Nancy frequently brought one of the gloves of Padre Pio to our region in a little box with other objects from his once personal belongings. And I had the occasion, more than once to have her leave this incredible religious relic in my care.
The first time was the week that Ricky Powell and Brian West were killed by gunfire in Corn Hill in August of 2004. The violent murders of the boys, one of whom I watched grow up, hit the community hard.
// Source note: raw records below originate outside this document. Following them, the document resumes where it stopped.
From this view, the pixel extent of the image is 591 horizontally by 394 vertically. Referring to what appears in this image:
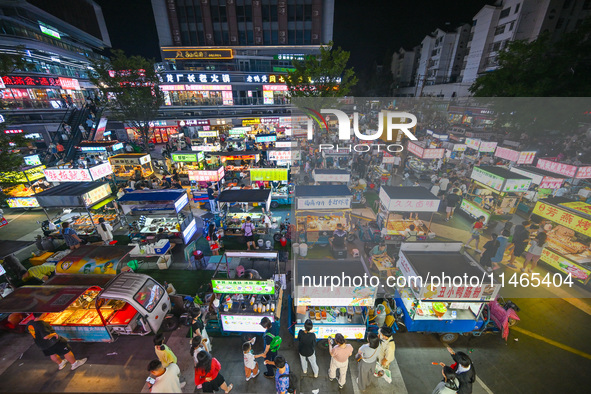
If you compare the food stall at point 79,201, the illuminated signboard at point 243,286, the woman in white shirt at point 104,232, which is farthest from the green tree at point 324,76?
the illuminated signboard at point 243,286

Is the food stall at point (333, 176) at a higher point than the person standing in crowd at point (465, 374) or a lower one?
higher

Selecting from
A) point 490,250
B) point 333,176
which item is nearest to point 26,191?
point 333,176

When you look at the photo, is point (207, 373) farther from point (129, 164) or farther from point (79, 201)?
point (129, 164)

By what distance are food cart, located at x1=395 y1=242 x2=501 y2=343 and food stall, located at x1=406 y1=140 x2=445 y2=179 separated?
1300 centimetres

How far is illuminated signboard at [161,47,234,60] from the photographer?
45.3m

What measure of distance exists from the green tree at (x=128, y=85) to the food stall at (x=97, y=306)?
25.6m

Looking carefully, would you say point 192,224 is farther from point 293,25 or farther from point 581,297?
point 293,25

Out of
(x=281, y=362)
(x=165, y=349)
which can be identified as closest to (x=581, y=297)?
(x=281, y=362)

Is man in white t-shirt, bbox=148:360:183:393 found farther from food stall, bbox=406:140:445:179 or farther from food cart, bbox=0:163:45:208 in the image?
food stall, bbox=406:140:445:179

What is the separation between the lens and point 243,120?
39031 millimetres

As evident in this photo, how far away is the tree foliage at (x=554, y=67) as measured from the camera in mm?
20031

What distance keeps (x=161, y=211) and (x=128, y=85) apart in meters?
23.5

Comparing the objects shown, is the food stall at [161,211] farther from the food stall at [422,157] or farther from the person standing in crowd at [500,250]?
Answer: the food stall at [422,157]

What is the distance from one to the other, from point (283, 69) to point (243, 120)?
52.0 ft
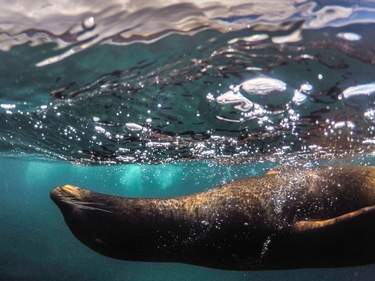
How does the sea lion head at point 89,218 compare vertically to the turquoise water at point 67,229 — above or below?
above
As a result of an incredibly sad and emotional community gathering, I decided to take some time off to fast and pray. It was on the 4th day of my fast when I got a call from Nancy Duffy that she was on her way back from NYC with the Saint’s glove and she had received a message that she was to bring it to me.

I was humbled and grateful for some spiritual relief. I immediately began preparing to receive this holy relic into my home.

We had a 10 x 10 tent room set up in the yard and decided to have ‘church’ there. My husband and son were there as Nancy opened the box, removed the glove and passed it to them one by one. There was an incredible smell of roses from out of the box when the glove was removed.

Nancy said a prayer with the small cotton knit fingerless glove in her hand. It with a small cross stitched on the back of its deep maroon or brown color.

I wondered what I was going to say when the glove came to me when I remembered a story of St. Pio during WWII. All of Italy was under peril with war all around on land on the sea and in the skies. Bombs were dropping all around him and his people but somehow, none ever landed in his area.

Bombardiers from both sides of the fighting reported seeing a huge image of a priest in the clouds with his finger wagging ‘no’ in the air, warning, ‘Not here. Not here.’
When the glove came to me, I asked Padre Pio to protect my village the way that he protected his village. I asked him to be the patron saint of Corn Hill and to watch over the people and end the war in the streets.

I broke my fast and went back to everyday affairs when within days, the stories started coming in. You had to have been here back in the 0’s. Utica had just been through the season of arson fires during the 90’s the Girl Gangs of the late 90’s and the drug gangs that were still underway.

Some of the stories went like this… There was a car full of people parked when bullets were fired. Lots of bullets, into the car. No one was shot.

There was another incident on the Parkway near the 1600 block when shots rang out. A ten-year-old boy was standing in a group of people in the line of fire. A bullet tore through his jacket but he was not hit. There were other shall we say, miraculous stories during that dangerous time when people were somehow spared.

Since 2004, it has been my observation that Utica has enjoyed the least violent season of crime of any major city along the Thruway. My opinion is that Padre Pio has in fact been looking out for us. And yes there have been tragedies, murders, and deaths as I am sure we’re going on during the miserable wars that Padre Pio endured, but somehow those bombs didn’t hit his village.

I used to go play my guitar and sing songs for that first Padre Pio Prayer group at St. Paul’s in Whitesboro when organizer Christine Gardener would ask me to come. I remember telling the members about my experience and asked them to pray for Corn Hill, which they did regularly.

I also asked Fr. Lamana, the Spiritual leader of the group, what did it take to make a saint your patron saint? He said you only have to ask.

There is a beautiful portrait of St. Pio on the wall behind my desk and other precious reminders in my office of the special relationship I have with this saint, things that have come my way over the years. But there is none more special than knowing that my own village is looked after by this most special of saints, Padre Pio.